• [What this task involves] Gather and copy every line in the material below that contains the word "located". Case matters.

• [Supplied records]
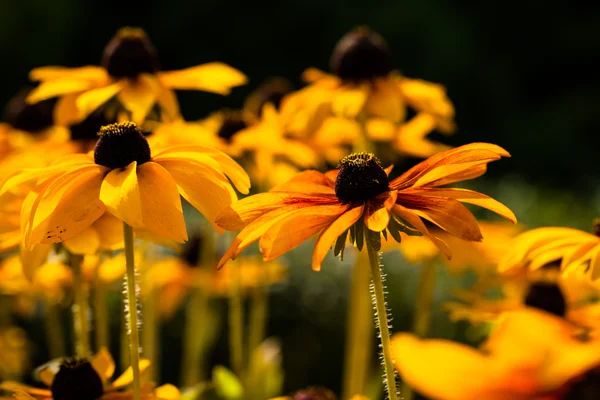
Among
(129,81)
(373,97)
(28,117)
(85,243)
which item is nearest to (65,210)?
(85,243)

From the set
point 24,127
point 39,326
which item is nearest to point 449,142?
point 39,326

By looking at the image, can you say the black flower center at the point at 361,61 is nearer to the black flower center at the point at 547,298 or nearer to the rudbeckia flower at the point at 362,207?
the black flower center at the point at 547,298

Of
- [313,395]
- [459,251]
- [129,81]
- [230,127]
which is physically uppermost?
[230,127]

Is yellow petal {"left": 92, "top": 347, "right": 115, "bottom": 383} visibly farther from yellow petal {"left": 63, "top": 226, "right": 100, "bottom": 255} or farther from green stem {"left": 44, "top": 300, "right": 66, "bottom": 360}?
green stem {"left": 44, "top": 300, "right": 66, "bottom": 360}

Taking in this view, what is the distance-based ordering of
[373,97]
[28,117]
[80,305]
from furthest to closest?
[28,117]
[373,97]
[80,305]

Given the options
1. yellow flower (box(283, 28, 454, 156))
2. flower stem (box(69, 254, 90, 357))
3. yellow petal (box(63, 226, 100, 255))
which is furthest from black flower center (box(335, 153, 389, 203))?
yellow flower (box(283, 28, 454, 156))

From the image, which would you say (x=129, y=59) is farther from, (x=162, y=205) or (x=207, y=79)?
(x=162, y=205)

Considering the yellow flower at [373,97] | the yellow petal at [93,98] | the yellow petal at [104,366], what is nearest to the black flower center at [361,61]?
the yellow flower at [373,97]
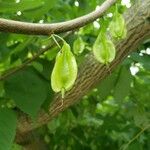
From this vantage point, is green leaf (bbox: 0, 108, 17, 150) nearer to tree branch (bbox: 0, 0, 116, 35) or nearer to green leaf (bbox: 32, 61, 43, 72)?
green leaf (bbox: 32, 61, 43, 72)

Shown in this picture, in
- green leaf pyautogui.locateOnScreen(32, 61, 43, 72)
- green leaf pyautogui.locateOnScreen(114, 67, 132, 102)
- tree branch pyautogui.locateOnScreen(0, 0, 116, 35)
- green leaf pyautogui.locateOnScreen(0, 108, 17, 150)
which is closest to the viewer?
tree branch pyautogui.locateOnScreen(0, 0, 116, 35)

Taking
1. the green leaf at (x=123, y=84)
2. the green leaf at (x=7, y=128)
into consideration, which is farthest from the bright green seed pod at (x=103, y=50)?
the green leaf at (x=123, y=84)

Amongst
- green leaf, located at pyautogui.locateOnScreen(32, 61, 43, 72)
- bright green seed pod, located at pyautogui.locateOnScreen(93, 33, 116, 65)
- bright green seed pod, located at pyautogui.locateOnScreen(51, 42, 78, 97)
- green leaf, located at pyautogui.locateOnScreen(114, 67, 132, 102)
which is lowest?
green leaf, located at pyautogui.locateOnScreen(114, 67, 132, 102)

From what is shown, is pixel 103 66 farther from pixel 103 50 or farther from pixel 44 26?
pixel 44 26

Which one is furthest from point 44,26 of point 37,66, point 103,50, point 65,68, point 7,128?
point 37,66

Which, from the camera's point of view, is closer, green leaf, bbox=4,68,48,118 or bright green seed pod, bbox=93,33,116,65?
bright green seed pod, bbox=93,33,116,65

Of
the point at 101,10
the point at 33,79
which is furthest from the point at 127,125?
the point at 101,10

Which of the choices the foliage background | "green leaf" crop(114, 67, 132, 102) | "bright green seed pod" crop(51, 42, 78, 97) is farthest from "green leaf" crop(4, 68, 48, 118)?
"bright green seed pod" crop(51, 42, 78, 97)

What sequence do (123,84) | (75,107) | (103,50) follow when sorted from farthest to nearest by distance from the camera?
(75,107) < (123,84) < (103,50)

==

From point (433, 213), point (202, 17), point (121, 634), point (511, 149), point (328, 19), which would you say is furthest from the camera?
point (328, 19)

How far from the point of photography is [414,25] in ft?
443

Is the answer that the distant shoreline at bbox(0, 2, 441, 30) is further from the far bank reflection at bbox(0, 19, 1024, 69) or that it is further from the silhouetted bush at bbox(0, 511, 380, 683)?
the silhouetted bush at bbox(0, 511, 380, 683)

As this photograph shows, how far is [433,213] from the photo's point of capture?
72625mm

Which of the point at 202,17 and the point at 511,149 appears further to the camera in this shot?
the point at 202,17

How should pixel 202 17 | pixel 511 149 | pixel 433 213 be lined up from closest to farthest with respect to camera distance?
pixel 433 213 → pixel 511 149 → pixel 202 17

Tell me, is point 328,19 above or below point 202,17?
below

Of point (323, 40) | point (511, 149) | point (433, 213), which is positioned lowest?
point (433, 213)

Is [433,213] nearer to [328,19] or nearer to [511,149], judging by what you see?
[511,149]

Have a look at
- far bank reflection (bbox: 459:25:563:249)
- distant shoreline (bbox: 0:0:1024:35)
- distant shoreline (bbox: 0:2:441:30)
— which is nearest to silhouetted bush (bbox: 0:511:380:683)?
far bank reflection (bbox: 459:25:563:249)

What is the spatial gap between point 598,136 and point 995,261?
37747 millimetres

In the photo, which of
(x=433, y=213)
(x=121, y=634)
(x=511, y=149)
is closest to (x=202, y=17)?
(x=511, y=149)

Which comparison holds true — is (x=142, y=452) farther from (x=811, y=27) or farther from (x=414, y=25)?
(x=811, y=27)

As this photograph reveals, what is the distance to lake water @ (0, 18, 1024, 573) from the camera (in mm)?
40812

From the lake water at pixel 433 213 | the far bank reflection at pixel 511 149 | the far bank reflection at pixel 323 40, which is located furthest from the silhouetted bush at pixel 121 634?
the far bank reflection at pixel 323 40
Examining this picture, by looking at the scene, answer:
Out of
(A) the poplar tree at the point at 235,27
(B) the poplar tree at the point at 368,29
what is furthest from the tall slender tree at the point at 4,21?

• [Full output]
- green leaf, located at pyautogui.locateOnScreen(32, 61, 43, 72)
- bright green seed pod, located at pyautogui.locateOnScreen(93, 33, 116, 65)
- bright green seed pod, located at pyautogui.locateOnScreen(51, 42, 78, 97)
- green leaf, located at pyautogui.locateOnScreen(114, 67, 132, 102)
green leaf, located at pyautogui.locateOnScreen(114, 67, 132, 102)
From the lake water at pixel 433 213 | the far bank reflection at pixel 511 149 | the far bank reflection at pixel 323 40, which is located furthest from the silhouetted bush at pixel 121 634?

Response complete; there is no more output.